--- Available data Enclosed Below ---

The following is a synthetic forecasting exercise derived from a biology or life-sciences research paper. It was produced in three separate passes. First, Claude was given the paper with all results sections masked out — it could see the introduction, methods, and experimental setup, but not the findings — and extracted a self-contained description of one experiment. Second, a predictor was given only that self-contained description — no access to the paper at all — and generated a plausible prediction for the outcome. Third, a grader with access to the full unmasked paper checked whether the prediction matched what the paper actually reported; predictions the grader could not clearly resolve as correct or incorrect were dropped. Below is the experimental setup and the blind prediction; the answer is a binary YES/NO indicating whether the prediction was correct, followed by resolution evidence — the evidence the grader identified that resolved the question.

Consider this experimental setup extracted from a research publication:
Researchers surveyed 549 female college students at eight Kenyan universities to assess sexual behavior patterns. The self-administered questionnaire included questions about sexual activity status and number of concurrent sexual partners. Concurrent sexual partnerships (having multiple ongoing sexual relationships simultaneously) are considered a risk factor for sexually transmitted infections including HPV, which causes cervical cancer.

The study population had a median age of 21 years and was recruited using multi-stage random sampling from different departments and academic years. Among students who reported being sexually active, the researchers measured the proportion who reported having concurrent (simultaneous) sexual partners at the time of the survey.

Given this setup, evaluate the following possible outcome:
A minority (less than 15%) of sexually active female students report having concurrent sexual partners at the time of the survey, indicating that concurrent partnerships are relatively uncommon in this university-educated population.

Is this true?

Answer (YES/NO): NO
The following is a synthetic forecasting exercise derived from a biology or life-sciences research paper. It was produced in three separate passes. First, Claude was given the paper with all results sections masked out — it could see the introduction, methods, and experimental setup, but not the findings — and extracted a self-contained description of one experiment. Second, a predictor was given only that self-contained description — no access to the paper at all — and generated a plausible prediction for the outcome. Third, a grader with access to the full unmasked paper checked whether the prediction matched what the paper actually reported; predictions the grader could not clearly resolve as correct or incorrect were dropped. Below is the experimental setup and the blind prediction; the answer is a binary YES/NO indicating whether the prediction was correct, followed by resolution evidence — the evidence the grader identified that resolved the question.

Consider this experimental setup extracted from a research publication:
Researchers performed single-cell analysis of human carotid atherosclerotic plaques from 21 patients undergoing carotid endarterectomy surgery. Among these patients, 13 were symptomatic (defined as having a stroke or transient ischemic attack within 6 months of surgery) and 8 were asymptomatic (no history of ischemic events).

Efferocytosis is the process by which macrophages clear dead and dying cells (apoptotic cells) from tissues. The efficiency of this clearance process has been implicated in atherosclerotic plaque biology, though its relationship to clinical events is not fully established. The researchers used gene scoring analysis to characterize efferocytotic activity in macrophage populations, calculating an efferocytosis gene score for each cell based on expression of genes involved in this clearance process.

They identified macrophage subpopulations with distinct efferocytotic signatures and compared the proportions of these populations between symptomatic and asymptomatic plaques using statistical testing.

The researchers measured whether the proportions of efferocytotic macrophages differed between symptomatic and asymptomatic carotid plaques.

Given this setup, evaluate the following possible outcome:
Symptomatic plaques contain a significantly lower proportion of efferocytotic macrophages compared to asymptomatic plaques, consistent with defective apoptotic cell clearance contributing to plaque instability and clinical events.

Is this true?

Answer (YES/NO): YES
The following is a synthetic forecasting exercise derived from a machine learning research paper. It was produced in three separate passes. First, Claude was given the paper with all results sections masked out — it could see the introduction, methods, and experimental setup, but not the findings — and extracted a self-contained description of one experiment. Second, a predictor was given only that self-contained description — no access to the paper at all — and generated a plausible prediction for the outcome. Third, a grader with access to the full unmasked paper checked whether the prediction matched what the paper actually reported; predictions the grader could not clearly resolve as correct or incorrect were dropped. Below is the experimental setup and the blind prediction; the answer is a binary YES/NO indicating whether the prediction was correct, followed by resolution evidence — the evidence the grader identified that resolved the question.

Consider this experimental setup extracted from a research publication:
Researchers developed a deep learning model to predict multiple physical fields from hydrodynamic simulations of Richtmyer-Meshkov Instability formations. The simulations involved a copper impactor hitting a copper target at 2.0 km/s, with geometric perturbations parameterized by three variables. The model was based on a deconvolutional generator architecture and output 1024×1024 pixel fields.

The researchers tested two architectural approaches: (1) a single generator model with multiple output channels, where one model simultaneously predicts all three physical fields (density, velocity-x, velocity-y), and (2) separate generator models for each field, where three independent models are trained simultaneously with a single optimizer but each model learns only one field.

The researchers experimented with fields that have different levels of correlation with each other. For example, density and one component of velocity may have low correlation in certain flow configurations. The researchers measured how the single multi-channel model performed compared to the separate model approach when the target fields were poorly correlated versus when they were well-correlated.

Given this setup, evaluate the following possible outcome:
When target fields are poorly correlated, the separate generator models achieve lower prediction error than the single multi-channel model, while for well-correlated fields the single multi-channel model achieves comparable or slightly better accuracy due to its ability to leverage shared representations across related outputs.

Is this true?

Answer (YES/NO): NO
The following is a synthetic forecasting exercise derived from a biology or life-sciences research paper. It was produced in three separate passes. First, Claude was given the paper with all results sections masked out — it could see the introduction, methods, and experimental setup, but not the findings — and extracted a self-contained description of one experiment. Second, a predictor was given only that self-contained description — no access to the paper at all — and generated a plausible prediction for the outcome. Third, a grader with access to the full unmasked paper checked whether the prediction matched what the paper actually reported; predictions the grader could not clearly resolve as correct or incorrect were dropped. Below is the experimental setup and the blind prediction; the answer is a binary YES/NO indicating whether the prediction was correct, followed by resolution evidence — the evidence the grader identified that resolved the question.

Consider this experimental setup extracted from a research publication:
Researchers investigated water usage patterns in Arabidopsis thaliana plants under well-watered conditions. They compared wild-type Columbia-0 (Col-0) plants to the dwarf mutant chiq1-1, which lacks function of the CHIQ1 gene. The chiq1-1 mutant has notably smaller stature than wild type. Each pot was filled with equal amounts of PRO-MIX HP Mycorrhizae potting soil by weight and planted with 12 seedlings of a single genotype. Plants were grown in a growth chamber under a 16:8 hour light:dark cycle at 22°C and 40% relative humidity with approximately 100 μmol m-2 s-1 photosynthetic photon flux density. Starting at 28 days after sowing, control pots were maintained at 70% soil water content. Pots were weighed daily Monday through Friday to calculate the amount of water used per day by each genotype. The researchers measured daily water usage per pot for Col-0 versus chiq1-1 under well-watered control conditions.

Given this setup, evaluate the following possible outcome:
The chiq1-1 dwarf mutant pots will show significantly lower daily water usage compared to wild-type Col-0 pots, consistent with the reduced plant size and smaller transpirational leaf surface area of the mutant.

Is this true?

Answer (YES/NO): YES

--- End of Enclosed Available data ---

_Work instruction_: Could you write the whole listing out again, line for line?

_Finished task_:
The following is a synthetic forecasting exercise derived from a biology or life-sciences research paper. It was produced in three separate passes. First, Claude was given the paper with all results sections masked out — it could see the introduction, methods, and experimental setup, but not the findings — and extracted a self-contained description of one experiment. Second, a predictor was given only that self-contained description — no access to the paper at all — and generated a plausible prediction for the outcome. Third, a grader with access to the full unmasked paper checked whether the prediction matched what the paper actually reported; predictions the grader could not clearly resolve as correct or incorrect were dropped. Below is the experimental setup and the blind prediction; the answer is a binary YES/NO indicating whether the prediction was correct, followed by resolution evidence — the evidence the grader identified that resolved the question.

Consider this experimental setup extracted from a research publication:
Researchers surveyed 549 female college students at eight Kenyan universities to assess sexual behavior patterns. The self-administered questionnaire included questions about sexual activity status and number of concurrent sexual partners. Concurrent sexual partnerships (having multiple ongoing sexual relationships simultaneously) are considered a risk factor for sexually transmitted infections including HPV, which causes cervical cancer.

The study population had a median age of 21 years and was recruited using multi-stage random sampling from different departments and academic years. Among students who reported being sexually active, the researchers measured the proportion who reported having concurrent (simultaneous) sexual partners at the time of the survey.

Given this setup, evaluate the following possible outcome:
A minority (less than 15%) of sexually active female students report having concurrent sexual partners at the time of the survey, indicating that concurrent partnerships are relatively uncommon in this university-educated population.

Is this true?

Answer (YES/NO): NO
The following is a synthetic forecasting exercise derived from a biology or life-sciences research paper. It was produced in three separate passes. First, Claude was given the paper with all results sections masked out — it could see the introduction, methods, and experimental setup, but not the findings — and extracted a self-contained description of one experiment. Second, a predictor was given only that self-contained description — no access to the paper at all — and generated a plausible prediction for the outcome. Third, a grader with access to the full unmasked paper checked whether the prediction matched what the paper actually reported; predictions the grader could not clearly resolve as correct or incorrect were dropped. Below is the experimental setup and the blind prediction; the answer is a binary YES/NO indicating whether the prediction was correct, followed by resolution evidence — the evidence the grader identified that resolved the question.

Consider this experimental setup extracted from a research publication:
Researchers performed single-cell analysis of human carotid atherosclerotic plaques from 21 patients undergoing carotid endarterectomy surgery. Among these patients, 13 were symptomatic (defined as having a stroke or transient ischemic attack within 6 months of surgery) and 8 were asymptomatic (no history of ischemic events).

Efferocytosis is the process by which macrophages clear dead and dying cells (apoptotic cells) from tissues. The efficiency of this clearance process has been implicated in atherosclerotic plaque biology, though its relationship to clinical events is not fully established. The researchers used gene scoring analysis to characterize efferocytotic activity in macrophage populations, calculating an efferocytosis gene score for each cell based on expression of genes involved in this clearance process.

They identified macrophage subpopulations with distinct efferocytotic signatures and compared the proportions of these populations between symptomatic and asymptomatic plaques using statistical testing.

The researchers measured whether the proportions of efferocytotic macrophages differed between symptomatic and asymptomatic carotid plaques.

Given this setup, evaluate the following possible outcome:
Symptomatic plaques contain a significantly lower proportion of efferocytotic macrophages compared to asymptomatic plaques, consistent with defective apoptotic cell clearance contributing to plaque instability and clinical events.

Is this true?

Answer (YES/NO): YES
The following is a synthetic forecasting exercise derived from a machine learning research paper. It was produced in three separate passes. First, Claude was given the paper with all results sections masked out — it could see the introduction, methods, and experimental setup, but not the findings — and extracted a self-contained description of one experiment. Second, a predictor was given only that self-contained description — no access to the paper at all — and generated a plausible prediction for the outcome. Third, a grader with access to the full unmasked paper checked whether the prediction matched what the paper actually reported; predictions the grader could not clearly resolve as correct or incorrect were dropped. Below is the experimental setup and the blind prediction; the answer is a binary YES/NO indicating whether the prediction was correct, followed by resolution evidence — the evidence the grader identified that resolved the question.

Consider this experimental setup extracted from a research publication:
Researchers developed a deep learning model to predict multiple physical fields from hydrodynamic simulations of Richtmyer-Meshkov Instability formations. The simulations involved a copper impactor hitting a copper target at 2.0 km/s, with geometric perturbations parameterized by three variables. The model was based on a deconvolutional generator architecture and output 1024×1024 pixel fields.

The researchers tested two architectural approaches: (1) a single generator model with multiple output channels, where one model simultaneously predicts all three physical fields (density, velocity-x, velocity-y), and (2) separate generator models for each field, where three independent models are trained simultaneously with a single optimizer but each model learns only one field.

The researchers experimented with fields that have different levels of correlation with each other. For example, density and one component of velocity may have low correlation in certain flow configurations. The researchers measured how the single multi-channel model performed compared to the separate model approach when the target fields were poorly correlated versus when they were well-correlated.

Given this setup, evaluate the following possible outcome:
When target fields are poorly correlated, the separate generator models achieve lower prediction error than the single multi-channel model, while for well-correlated fields the single multi-channel model achieves comparable or slightly better accuracy due to its ability to leverage shared representations across related outputs.

Is this true?

Answer (YES/NO): NO
The following is a synthetic forecasting exercise derived from a biology or life-sciences research paper. It was produced in three separate passes. First, Claude was given the paper with all results sections masked out — it could see the introduction, methods, and experimental setup, but not the findings — and extracted a self-contained description of one experiment. Second, a predictor was given only that self-contained description — no access to the paper at all — and generated a plausible prediction for the outcome. Third, a grader with access to the full unmasked paper checked whether the prediction matched what the paper actually reported; predictions the grader could not clearly resolve as correct or incorrect were dropped. Below is the experimental setup and the blind prediction; the answer is a binary YES/NO indicating whether the prediction was correct, followed by resolution evidence — the evidence the grader identified that resolved the question.

Consider this experimental setup extracted from a research publication:
Researchers investigated water usage patterns in Arabidopsis thaliana plants under well-watered conditions. They compared wild-type Columbia-0 (Col-0) plants to the dwarf mutant chiq1-1, which lacks function of the CHIQ1 gene. The chiq1-1 mutant has notably smaller stature than wild type. Each pot was filled with equal amounts of PRO-MIX HP Mycorrhizae potting soil by weight and planted with 12 seedlings of a single genotype. Plants were grown in a growth chamber under a 16:8 hour light:dark cycle at 22°C and 40% relative humidity with approximately 100 μmol m-2 s-1 photosynthetic photon flux density. Starting at 28 days after sowing, control pots were maintained at 70% soil water content. Pots were weighed daily Monday through Friday to calculate the amount of water used per day by each genotype. The researchers measured daily water usage per pot for Col-0 versus chiq1-1 under well-watered control conditions.

Given this setup, evaluate the following possible outcome:
The chiq1-1 dwarf mutant pots will show significantly lower daily water usage compared to wild-type Col-0 pots, consistent with the reduced plant size and smaller transpirational leaf surface area of the mutant.

Is this true?

Answer (YES/NO): YES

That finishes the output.